Saturday, March 13, 2010

Review #32 - Good Night, and Good Luck (2005)

Well, enough of yesterday's unpleasantness. I am not one to wallow in anything, especially self-pity and remorse. So, dear reader, today we forage ahead.

I just finished watching "Good Night, and Good Luck." Here's what the back of the box has to say:

"It's 1953, and the piece of talking furniture called TV is still a novelty in America's living rooms. On it, Sen. Joseph McCarthy uses fear, falsehoods and belligerence to become arguably the most powerful man in the land. On it, newsman Edward R. Murrow, who's had his fill of the senator's tactics, fights back. That pivotal clash of two titans is the focus of director/co-writer George Clooney's award-winning "Good Night, and Good Luck". David Strathairn portrays Murrow, the principled "face of television" who maps his strategy with his producer and confidant, Fred Friendly (Clooney). A deft ensemble plays staff members in the bustling battleground that is the CBS newsroom. McCarthy is in the mix too, intercut into the action via real-life footage. Don't touch that dial. A media and a nation are going to change - while on the air."

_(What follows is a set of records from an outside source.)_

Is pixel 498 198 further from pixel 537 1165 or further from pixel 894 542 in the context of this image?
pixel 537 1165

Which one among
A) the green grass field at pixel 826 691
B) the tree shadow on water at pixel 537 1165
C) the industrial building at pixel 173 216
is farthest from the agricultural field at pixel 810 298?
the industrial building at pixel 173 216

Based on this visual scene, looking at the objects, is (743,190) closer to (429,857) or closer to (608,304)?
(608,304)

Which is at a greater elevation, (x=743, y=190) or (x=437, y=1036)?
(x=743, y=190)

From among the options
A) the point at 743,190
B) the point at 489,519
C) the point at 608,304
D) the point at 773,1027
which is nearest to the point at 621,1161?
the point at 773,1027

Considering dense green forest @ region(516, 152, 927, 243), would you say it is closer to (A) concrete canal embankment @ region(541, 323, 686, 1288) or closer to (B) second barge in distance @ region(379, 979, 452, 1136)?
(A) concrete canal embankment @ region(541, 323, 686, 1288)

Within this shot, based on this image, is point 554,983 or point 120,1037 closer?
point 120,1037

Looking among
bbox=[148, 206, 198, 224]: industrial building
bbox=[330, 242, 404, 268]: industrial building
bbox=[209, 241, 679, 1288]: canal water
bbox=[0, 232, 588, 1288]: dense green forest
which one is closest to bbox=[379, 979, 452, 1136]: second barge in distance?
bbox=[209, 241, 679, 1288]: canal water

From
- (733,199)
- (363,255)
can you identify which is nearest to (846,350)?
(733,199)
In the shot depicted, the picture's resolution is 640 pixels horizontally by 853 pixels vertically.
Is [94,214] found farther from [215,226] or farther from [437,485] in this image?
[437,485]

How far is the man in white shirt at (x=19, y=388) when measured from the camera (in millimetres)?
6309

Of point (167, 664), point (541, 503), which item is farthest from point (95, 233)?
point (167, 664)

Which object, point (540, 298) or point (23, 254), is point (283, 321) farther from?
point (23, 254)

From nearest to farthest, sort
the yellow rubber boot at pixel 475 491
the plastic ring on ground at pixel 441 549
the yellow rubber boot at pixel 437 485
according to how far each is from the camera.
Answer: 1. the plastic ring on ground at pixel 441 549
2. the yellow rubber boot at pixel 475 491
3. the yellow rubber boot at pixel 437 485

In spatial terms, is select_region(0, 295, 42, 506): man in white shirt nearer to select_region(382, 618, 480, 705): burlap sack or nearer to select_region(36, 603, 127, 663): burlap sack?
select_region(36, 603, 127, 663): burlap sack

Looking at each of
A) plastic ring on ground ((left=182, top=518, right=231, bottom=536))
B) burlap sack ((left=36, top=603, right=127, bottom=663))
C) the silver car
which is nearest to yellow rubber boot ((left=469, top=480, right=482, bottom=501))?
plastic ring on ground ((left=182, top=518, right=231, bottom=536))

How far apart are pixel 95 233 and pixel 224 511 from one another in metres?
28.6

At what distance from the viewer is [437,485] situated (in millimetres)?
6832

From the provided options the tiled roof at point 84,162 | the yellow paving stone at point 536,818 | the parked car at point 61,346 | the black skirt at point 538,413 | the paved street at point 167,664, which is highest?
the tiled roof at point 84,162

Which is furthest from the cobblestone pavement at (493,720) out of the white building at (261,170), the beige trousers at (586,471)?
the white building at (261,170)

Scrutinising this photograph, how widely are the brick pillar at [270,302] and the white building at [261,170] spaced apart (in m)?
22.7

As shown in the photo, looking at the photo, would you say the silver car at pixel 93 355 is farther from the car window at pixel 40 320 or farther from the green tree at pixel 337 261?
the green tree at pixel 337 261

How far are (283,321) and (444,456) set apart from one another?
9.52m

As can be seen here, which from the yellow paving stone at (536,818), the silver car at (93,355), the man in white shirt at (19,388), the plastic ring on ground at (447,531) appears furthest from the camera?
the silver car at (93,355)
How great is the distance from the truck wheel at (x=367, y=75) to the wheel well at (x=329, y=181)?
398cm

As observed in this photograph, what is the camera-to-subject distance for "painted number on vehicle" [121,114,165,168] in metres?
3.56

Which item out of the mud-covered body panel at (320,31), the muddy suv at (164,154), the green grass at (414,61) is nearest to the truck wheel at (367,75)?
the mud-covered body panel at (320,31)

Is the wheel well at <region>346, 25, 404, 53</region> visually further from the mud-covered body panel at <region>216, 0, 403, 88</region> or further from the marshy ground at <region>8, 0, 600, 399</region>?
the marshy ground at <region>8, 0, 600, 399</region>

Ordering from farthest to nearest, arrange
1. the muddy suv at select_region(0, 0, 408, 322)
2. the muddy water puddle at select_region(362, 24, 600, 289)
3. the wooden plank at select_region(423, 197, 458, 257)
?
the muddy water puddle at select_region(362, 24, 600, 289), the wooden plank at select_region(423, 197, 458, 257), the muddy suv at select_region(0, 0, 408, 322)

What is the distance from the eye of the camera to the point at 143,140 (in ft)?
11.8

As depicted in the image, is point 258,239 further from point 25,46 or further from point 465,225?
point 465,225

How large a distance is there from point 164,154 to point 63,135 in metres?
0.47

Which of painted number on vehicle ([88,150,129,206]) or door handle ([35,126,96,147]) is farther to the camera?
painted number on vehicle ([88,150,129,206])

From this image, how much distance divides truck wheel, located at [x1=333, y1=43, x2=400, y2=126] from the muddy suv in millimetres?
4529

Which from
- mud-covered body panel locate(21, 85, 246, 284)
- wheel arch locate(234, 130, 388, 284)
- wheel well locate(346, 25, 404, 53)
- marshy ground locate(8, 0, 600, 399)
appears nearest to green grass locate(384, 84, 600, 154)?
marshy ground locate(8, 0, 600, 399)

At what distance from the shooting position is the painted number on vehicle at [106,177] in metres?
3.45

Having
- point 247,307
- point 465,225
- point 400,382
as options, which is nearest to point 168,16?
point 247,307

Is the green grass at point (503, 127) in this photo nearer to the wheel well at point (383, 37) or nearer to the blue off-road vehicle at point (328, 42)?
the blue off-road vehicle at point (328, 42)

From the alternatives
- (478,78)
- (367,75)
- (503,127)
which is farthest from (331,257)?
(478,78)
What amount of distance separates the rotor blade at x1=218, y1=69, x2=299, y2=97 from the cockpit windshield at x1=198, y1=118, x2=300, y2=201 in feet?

So, this film was nominated for wagon-load of Oscars, including Best Picture. I don't know if it actually won anything, because the big Blockbuster sticker covers up that part of the case.

The whole thing is in black and white, which is fortunate if you are a guy, because it makes you look classy - and unfortunate if you are a girl, because it makes you look like a wrinkled hag. Our hero plays a supporting character who is so poorly developed and superfluous to the plotline that I can't even remember his name, and I just watched the film, like, 15 minutes ago.

I'll buy that this was a decent film. I will not buy that this was worthy of a "best picture" nod. In my humble opinion, this is how the Academy decides its Oscar nominations. If you make a decent, but not necessarily great, film about something to do with our constitutional rights, it will be nominated. If you give a decent, but not necessarily great, performance in any kind of film, and then you drop over dead before it's released, you will be nominated. And in that case, you'll probably win, instead of someone who probably deserved it more for his role in Tropic Thunder. But I digress.

I'm sorry to say that character development pretty much fell by the sidelines on this film. It was an inside-the-studio snapshot of what was going on in the world of Media vs. McCarthy. Realistically, the only thing that separated this film as a dramatic work from, say, something you would see on the History Channel is a few dramatic stares from Murrow and a lot of smoking.

The movie was okay...so I give it an okay score - 7.5.

Good night, dearest reader - and Good Luck.